## What you have to do
Show all lines from the data that include the word "Metal".

## Records drawn from a dataset
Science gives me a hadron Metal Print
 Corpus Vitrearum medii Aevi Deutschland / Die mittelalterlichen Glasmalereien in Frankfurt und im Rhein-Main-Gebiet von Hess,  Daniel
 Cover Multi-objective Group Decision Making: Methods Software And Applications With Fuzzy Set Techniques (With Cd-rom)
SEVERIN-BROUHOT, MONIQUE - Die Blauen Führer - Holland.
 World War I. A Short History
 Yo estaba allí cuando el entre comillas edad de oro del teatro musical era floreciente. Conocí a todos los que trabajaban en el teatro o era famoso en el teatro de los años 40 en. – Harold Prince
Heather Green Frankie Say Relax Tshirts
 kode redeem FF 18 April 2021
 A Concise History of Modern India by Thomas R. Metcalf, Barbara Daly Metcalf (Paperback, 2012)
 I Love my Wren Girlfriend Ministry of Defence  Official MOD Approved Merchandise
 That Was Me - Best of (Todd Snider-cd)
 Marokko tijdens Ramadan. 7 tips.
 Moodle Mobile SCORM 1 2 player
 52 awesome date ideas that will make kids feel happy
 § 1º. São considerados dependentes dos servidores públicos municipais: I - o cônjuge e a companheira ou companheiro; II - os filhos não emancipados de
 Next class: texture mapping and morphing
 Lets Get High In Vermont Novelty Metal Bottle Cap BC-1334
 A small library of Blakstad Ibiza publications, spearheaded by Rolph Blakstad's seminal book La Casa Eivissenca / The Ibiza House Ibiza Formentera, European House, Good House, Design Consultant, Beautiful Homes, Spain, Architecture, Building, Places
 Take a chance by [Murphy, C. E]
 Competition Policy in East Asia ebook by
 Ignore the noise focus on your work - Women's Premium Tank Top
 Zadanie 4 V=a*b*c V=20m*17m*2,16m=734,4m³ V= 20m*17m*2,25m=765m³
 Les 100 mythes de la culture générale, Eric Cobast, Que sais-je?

## Expected answer
Science gives me a hadron Metal Print
 Lets Get High In Vermont Novelty Metal Bottle Cap BC-1334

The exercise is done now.